Funds for the bailout came from the surplus created when 2012 NATO summit came in $10 million under budget. The bailout also included a plan for the Beverly Arts Center to renegotiate its $4.7 million mortgage with Fifth Third Bank.
The Cincinnati-based bank agreed to forgo $2 million in debt if the 40,000-square-foot arts center could raise $500,000 in one year. A fundraising effort, dubbed the BAC Challenge, was immediately launched.
Residents and business responded both with large and small donations. Local grocer County Fair Foods pledged $125,000 toward the effort. But the bulk of the donations came in lesser amounts, mostly from residents dedicated to preserving the arts within their neighborhood, Robinson said.
"I am amazed at the community support when it comes to the BAC Challenge," she said.
Just three months into the fundraising effort, the arts center raised $275,000, and a new fundraising goal was set at $1 million. Anything beyond the $500,000 pledged to Fifth Third Bank would go to pay down the $1.75 million mortgage that remained, BAC Challenge co-chairman Michael Stanton said.
As the dark financial cloud hanging above the arts center began to disperse, Robinson turned her attention to programming. She named Shellee Frazee, 55, as the first artistic director of Beverly Arts Center in April.
"I'm the left brain. She's the right brain," Robinson said.
Frazee sets the tone for programming at the Beverly Arts Center. She and Robinson are soon to launch a "Conservatory Track," or a series of classes within specific disciplines. Students passionate about dance, theater or visual arts can participate in dedicated tracks, improving their skills with a compounding series of lessons.
"Heather has been a breath of fresh air. She has an arts background, and she understands what needs to be done here," Frazee said.
Robinson also plans to add a marketing specialist later this month. A development strategist will be added by the end of the summer to handle grant writing, planned giving and donor resources.
Robinson realizes that the Beverly Arts Center could rely solely on the residents of Beverly, Morgan Park and Mount Greenwood to fill its 400-seat theater and classrooms. But she also believes that the arts center has an obligation to be engaged in Chicago's greater artistic community.
"Our first name is Beverly, but our last name is arts," she said.
A wide array of programming is needed to satisfy both the demands of the neighborhood and a commitment to the arts throughout the city, Robinson said.

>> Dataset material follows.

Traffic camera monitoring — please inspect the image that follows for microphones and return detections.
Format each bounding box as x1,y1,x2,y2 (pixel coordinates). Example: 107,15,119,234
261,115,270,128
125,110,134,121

She's also become well aware of the Beverly Arts Center's niche within her first 100 days. The arts center cannot compete with the Chicago Park District when it comes to low-cost activities for children and adults, she said.

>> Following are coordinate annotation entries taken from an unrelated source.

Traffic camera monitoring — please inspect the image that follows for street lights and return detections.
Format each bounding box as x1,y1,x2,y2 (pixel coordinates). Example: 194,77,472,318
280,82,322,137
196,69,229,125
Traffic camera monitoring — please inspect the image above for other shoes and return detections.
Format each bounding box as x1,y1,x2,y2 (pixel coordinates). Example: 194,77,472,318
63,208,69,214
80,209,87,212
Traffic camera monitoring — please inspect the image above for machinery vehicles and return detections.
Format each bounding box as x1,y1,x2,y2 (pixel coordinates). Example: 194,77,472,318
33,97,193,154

But she believes the Beverly Arts Center can offer more specialized classes taught by expert teachers. These first-rate workshops cost far less at the Beverly Arts Center than at other elite programs such as the Sherwood Community Music School at Columbia College Chicago or the Art Institute of Chicago, Robinson said.
Perhaps most importantly, Robinson has brought a different vibe to the Beverly Arts Center. Frazee arrived in Beverly from Davenport, Iowa in 2009. She worked as an instructor and coordinator of the dance and theater programs before being named to her current position. She's seen some dark days, but those seem to be in the past.
"The energy level has skyrocketed. It's fun to come to work again, and it's exciting," Frazee said.